Authorities claim the popular herbal drug poses potentially deadly risks, but there are big problems with their evidence.

By Nick Wing

John Grove stood out among the dozens of fatal drug overdose victims the Georgia Bureau of Investigation examined in November 2016.

It wasn’t just the 34-year-old’s hulking frame. At 6 feet 4 inches and nearly 270 pounds at autopsy, Grove’s muscular body showed few signs of the years he’d spent battling opioid addiction.

But when his toxicology test came back in January 2017, it revealed something unusual. There were no opioids in his system, nor were there cocaine or benzodiazepines, which are now responsible for the overwhelming majority of drug overdoses. Instead, Grove tested positive for a single substance: mitragynine, best known as the psychoactive ingredient of kratom, an herbal drug derived from the leaves of a Southeast Asian tree related to coffee.

And it was mitragynine that had caused Grove to collapse on the floor of his coworker’s bathroom and die, GBI concluded.

It was an odd and seemingly unprecedented determination. Scientists say there’s scant evidence that mitragynine causes fatal overdoses, and many kratom advocates claim that overdosing on the substance alone is impossible. Although authorities have come forward with reports of deaths supposedly related to kratom, all of the cases they’ve cited publicly have involved the presence of other, often more dangerous drugs, making it nearly impossible to discern kratom’s role in the fatalities.

- GIVEN RECORDS -
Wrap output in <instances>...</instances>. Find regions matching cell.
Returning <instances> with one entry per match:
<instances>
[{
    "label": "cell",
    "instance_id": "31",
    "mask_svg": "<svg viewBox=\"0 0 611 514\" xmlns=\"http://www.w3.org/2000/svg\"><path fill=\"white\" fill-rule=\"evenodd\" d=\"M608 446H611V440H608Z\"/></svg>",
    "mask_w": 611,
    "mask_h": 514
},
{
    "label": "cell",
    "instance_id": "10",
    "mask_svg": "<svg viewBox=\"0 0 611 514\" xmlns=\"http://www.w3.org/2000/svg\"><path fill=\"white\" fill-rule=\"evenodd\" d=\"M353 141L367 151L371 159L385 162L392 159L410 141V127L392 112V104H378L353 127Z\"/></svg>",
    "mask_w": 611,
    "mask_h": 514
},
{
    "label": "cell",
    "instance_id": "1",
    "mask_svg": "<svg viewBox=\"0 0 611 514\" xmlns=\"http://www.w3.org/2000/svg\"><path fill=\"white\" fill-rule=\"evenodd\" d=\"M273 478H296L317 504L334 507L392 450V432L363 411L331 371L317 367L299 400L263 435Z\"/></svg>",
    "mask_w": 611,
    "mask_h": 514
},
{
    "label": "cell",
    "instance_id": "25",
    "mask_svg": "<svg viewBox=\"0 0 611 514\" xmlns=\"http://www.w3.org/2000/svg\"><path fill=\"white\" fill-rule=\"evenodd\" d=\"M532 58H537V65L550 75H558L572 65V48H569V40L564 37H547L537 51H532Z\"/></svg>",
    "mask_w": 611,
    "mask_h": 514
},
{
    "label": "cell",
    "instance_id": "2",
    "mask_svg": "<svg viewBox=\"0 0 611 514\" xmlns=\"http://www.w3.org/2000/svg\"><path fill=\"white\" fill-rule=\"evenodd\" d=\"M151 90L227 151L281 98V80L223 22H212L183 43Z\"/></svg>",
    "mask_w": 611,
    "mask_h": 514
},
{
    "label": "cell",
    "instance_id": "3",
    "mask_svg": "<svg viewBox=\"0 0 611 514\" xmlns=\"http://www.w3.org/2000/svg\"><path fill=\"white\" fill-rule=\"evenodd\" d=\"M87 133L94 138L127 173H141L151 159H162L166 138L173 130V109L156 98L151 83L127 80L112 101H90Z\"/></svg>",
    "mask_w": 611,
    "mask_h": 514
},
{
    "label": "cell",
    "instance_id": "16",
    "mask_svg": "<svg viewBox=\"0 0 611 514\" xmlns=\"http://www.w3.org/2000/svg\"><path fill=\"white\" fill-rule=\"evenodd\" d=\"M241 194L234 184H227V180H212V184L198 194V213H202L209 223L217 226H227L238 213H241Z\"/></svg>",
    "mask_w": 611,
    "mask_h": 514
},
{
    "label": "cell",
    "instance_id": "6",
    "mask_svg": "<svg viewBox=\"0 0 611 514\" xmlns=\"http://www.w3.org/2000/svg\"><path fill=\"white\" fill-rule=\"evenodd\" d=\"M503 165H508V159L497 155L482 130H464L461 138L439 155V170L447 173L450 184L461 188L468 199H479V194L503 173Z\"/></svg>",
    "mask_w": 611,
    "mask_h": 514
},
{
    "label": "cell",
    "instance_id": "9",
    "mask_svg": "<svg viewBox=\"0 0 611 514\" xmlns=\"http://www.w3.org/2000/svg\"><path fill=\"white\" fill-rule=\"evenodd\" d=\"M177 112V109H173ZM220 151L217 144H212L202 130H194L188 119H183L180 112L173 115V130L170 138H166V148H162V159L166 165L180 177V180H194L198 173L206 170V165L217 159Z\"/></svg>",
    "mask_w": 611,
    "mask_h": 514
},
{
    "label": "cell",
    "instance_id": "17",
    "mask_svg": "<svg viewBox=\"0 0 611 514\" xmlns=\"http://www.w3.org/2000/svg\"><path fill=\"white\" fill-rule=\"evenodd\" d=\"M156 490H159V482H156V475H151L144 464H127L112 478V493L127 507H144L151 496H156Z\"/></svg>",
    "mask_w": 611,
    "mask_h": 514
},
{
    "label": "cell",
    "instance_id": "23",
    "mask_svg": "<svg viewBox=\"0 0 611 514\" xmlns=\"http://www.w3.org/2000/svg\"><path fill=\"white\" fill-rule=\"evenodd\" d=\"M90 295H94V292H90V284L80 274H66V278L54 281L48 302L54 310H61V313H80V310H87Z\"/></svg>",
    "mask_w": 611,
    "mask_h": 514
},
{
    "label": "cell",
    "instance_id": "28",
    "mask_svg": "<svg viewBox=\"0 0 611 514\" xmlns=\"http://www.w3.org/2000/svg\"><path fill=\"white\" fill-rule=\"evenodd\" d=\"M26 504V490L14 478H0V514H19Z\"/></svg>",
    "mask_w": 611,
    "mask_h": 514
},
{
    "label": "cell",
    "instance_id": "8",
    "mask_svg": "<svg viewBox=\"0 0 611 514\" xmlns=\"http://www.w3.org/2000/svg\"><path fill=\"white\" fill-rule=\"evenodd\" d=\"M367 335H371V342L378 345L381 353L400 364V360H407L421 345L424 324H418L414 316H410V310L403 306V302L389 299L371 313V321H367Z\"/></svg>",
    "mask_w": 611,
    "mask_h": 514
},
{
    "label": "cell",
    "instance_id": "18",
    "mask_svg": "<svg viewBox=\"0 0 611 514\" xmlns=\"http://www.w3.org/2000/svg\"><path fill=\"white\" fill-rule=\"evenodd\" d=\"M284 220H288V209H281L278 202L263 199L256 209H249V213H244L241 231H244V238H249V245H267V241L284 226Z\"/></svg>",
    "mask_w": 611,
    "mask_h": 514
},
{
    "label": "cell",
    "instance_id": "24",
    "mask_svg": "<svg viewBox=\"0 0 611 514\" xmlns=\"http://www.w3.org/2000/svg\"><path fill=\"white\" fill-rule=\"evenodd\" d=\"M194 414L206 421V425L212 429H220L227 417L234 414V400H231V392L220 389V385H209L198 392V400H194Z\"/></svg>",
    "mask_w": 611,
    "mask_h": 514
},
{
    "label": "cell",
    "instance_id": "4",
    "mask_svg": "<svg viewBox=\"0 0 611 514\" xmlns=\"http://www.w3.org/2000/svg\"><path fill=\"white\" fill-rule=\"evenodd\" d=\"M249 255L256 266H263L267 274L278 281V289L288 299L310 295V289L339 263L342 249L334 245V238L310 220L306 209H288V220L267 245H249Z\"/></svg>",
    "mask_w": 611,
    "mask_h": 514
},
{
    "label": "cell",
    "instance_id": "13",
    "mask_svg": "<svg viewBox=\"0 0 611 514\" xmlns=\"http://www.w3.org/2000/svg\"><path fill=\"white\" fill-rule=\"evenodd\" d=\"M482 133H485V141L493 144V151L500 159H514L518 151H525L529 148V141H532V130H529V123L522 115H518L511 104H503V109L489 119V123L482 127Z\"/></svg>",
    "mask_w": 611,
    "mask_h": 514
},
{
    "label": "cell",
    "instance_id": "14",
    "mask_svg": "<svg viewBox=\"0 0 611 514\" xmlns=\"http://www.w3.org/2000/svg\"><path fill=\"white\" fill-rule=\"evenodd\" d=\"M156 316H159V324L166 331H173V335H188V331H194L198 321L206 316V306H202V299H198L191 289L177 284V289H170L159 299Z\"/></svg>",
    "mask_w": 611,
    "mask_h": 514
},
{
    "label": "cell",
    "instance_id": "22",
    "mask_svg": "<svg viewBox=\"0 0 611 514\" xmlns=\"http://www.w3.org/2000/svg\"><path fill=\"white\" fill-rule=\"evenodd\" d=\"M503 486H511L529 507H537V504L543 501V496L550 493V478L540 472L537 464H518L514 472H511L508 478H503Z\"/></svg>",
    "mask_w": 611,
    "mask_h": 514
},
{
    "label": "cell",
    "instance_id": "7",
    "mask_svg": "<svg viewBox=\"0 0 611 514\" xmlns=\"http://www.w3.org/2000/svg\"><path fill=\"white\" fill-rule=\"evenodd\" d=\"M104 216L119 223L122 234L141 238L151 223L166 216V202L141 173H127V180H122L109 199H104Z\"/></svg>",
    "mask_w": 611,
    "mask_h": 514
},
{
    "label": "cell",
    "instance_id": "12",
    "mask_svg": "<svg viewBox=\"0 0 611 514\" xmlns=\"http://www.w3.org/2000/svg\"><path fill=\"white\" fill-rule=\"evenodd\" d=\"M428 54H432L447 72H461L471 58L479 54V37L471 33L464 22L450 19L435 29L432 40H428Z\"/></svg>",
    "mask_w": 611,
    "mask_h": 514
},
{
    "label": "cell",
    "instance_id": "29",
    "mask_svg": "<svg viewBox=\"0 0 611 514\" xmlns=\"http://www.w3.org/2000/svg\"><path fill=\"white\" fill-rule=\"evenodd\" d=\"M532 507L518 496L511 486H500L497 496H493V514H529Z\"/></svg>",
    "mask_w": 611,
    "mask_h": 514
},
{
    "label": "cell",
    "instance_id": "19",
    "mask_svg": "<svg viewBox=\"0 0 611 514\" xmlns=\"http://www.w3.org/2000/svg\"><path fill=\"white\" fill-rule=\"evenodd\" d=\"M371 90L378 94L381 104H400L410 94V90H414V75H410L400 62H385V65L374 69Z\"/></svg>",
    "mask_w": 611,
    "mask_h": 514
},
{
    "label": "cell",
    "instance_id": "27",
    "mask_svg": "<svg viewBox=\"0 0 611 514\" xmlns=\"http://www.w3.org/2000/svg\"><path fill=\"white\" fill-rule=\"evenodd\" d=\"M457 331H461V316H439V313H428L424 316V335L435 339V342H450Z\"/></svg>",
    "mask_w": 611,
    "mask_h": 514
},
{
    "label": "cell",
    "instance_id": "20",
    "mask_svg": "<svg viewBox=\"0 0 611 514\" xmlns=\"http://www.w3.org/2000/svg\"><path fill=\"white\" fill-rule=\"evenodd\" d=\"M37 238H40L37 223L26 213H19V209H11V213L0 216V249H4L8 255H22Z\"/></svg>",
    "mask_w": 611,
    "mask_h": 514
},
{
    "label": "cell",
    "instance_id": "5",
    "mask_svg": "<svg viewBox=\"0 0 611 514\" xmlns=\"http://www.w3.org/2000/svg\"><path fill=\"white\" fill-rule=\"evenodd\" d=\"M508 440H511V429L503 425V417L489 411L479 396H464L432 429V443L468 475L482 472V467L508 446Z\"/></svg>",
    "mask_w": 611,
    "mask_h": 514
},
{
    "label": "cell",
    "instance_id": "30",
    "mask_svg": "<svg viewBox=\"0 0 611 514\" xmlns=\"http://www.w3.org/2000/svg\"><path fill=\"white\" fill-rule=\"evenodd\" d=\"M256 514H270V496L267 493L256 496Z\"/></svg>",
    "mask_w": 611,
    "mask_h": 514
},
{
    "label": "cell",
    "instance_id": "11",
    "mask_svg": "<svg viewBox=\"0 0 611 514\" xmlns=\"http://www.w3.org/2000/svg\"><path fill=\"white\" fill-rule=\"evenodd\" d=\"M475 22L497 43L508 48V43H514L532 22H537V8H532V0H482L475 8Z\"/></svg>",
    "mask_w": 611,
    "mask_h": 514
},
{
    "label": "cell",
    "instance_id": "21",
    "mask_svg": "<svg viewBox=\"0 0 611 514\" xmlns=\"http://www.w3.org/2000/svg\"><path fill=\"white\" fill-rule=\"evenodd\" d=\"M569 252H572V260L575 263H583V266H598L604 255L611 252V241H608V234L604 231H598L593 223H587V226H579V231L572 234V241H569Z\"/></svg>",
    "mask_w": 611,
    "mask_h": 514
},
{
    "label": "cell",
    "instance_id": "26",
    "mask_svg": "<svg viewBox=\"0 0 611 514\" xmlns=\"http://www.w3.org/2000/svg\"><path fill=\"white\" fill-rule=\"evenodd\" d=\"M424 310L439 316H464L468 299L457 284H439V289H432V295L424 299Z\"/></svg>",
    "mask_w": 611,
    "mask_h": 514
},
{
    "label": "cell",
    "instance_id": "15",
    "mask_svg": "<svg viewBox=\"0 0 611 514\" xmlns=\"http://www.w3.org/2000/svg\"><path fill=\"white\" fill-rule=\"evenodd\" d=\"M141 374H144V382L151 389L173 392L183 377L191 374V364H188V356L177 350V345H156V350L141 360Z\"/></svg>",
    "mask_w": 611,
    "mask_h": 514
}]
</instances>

- TASKS TO CARRY OUT -
1. Transcribe the stretch of the kratom article from "It wasn’t just" through "die, GBI concluded.".
2. In the kratom article, what was the only substance John Grove's toxicology test found?

- ANSWERS BY ITEM NUMBER -
1.
It wasn’t just the 34-year-old’s hulking frame. At 6 feet 4 inches and nearly 270 pounds at autopsy, Grove’s muscular body showed few signs of the years he’d spent battling opioid addiction.

But when his toxicology test came back in January 2017, it revealed something unusual. There were no opioids in his system, nor were there cocaine or benzodiazepines, which are now responsible for the overwhelming majority of drug overdoses. Instead, Grove tested positive for a single substance: mitragynine, best known as the psychoactive ingredient of kratom, an herbal drug derived from the leaves of a Southeast Asian tree related to coffee.

And it was mitragynine that had caused Grove to collapse on the floor of his coworker’s bathroom and die, GBI concluded.

2. Mitragynine, the psychoactive ingredient of kratom.